E343: Structural Biology Of Mutants Of Protocatechuate 3,4-Dioxygenase From Pseudomonas Putida

E343

Structural Biology of Mutants of Protocatechuate 3,4-Dioxygenase from Pseudomonas putida. Cathleen A. Earhart, Matthew W. Vetting, Marla Burger, & Douglas H. Ohlendorf, Dept. of Biochemistry, University of Minnesota, Minneapolis, MN 55455

Several mutants of the metalloenzyme protocatechuate 3,4-dioxygenase (3,4-PCD; EC 1.13.11.3) from Pseudomonas putida (ATCC 23975) have been produced, crystallized and their structures determined to high resolution. The mutant proteins have also been characterized by kinetic and EPR analysis.
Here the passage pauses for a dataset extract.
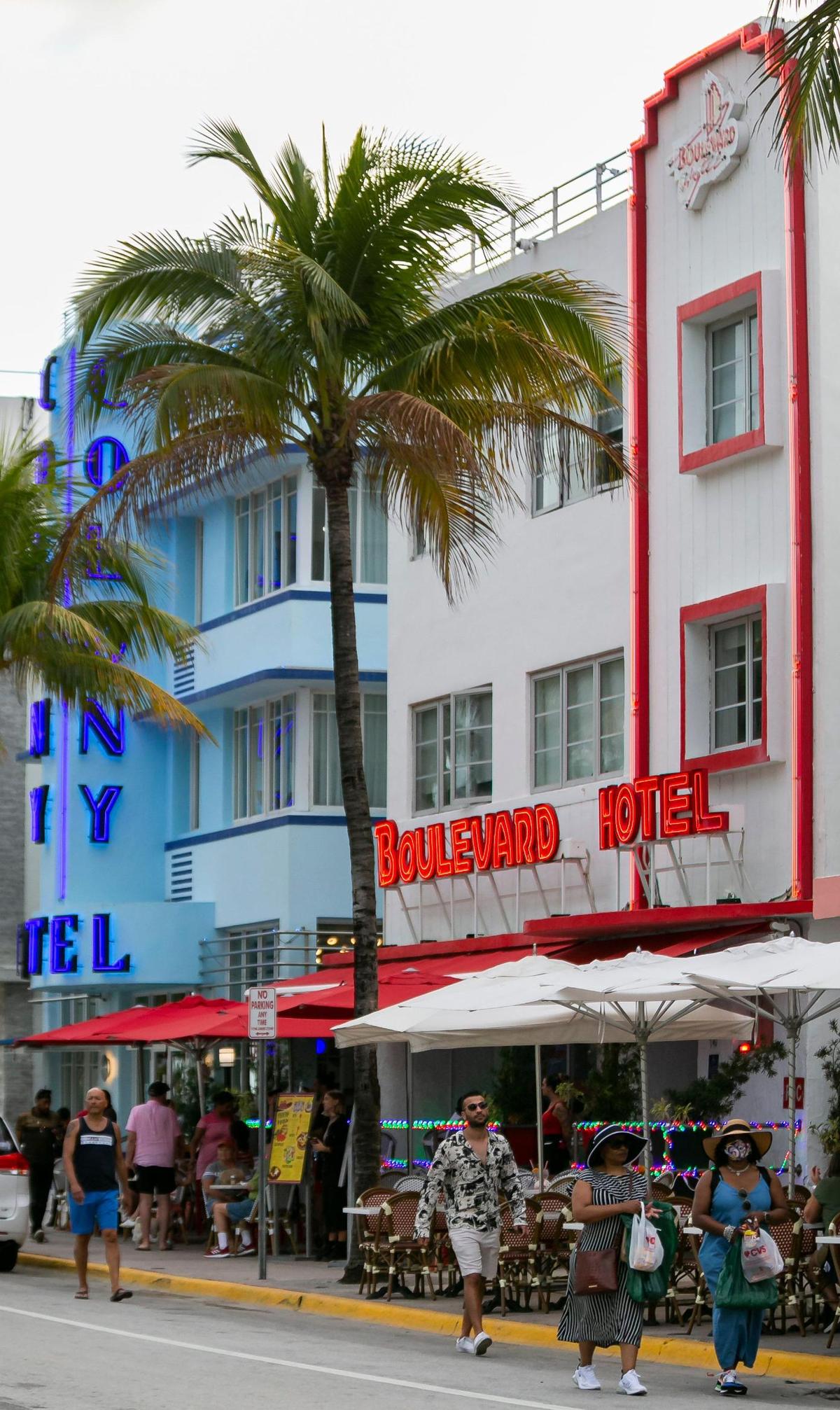 People walk down Ocean Drive near Boulevard Hotel in Miami Beach on Friday, Feb. 25, 2022.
Dioxygenases catalyze the incorporation of both atoms of molecular oxygen into a variety of substrates. This ring-opening reaction is the key step in the degradation pathway for many aromatic compounds found in the environment. Dioxygenases are typically metalloproteins which require non-heme mononuclear iron center as a required cofactor. The prototype intradiol dioxygenase is protocatechuate 3,4-dioxygenase The structure of 3,4-PCD from P. putida has been determined and refined to an R-value of 0.172 to 2.15 Å resolution. The large amount of spectroscopic and kinetic data has led to a proposed mechanism for 3,4-PCD which is being verified through the structural analysis of key complexes. We are also using mutagenesis to further characterize the function of 3,4-PCD with the initial target of Trp 149 which should be important in substrate selection and positioning.

The large amounts of mutant proteins required for biophysical analysis were produced using a new expression vector, pCE110. Previous attempts to obtain high levels of expression of the P. putida protein in both E. coli and in other pseudomonads had been disappointing with only 0.1-0.2 mg of 3,4-PCD per gram of cell paste produced with the best system. This level of expression is about one tenth the level of wild type and poses a significant barrier to the production of mutant proteins. In E. coli, the pCE110 vector produces 2 mg of PCD per gram of cell paste and has been successful in producing large amounts of mutant proteins.